Shooting Crows is out now, published by Merrion Press
Fine Point Films: coming soon
Saipan: The next scripted feature from the Fine Point stable will be a co-production with Dublin-based Wild Atlantic Pictures titled Saipan, a football-themed tale based on the real life bust-up between Republic of Ireland captain Roy Keane and manager Mick McCarthy during training for the 2002 World Cup in Japan.
Directed by Good Vibrations team Lisa Barros D’Sa and Glenn Leyburn and set for release next year, it will star Cork actor Éanna Hardwicke as Keane and Steve Coogan as McCarthy.
“Part of my job as a producer was to contact Roy and Mick, and I got two very different reactions for both of them,” explains Birney of having to keep the subjects of Saipan in the loop about the film.
“Mick was on a golf course in Portugal [when I called him]. I said, ‘Listen, you don’t know me from Adam, and I’m sorry to disturb you, but Steve Coogan wants to talk to you’.
“And he was going, ‘Steve Coogan wants to talk to me?’. I’m like, ‘Yeah, he does.
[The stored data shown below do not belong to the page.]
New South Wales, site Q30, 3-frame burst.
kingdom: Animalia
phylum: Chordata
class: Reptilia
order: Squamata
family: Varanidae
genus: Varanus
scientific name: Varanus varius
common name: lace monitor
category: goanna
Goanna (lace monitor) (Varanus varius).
We’re starting this film in a couple of weeks’ time and he wants to speak to you’.
“Then he said, ‘So, if Steve Coogan’s playing me - who’s playing the boy from Cork?’.
“When he realised that Steve Coogan was playing him, I’d say Mick was excited. And they had a wonderful conversation, Mick gave Steve a lot of time.”
As for Keano...
“I’ve been trying to get Roy to do a documentary for a couple of years, without any luck. I’d met him in Cork, and we had a great fun day. We kept the conversation going, and we were texting each other, and I thought he might do the documentary - but then he didn’t.
“Then [Saipan] came along. He was actually at the Euros, and I had to text him: ‘Just to let you know, we’re making this film’.
“I don’t want to give away the confidentiality of his text, but Roy kind of went, ‘Oh, yeah? Nothing to do with me. All the best’.
“It was pure Roy Keane.”
Other upcoming projects
“We’ve got a new music documentary that’s just gone off to Sundance, we hope, called Mad About The Boy, which is about Culture Club and Boy George.
“It’s directed by Alison Ellwood who did our previous docs on The Go Go’s and Cindy Lauper.
“There’s also a documentary film by Terry George (The Shore, Hotel Rwanda) based on the true story of the 1994 ceasefire, and a cynical Christmas film called You’ll Never Believe Who’s Dead which is set to start filming in Sligo in early 2025.
“There are three or four scripts that we hope to shoot next year. And we’ve got Rich Peppiatt’s next film which he’s currently writing. That is just unbelievably exciting, we’re really looking forward to it.
“So I do think that the next few years are probably going to be very different to the last few years. I really hope that means I’m not going to get arrested again.”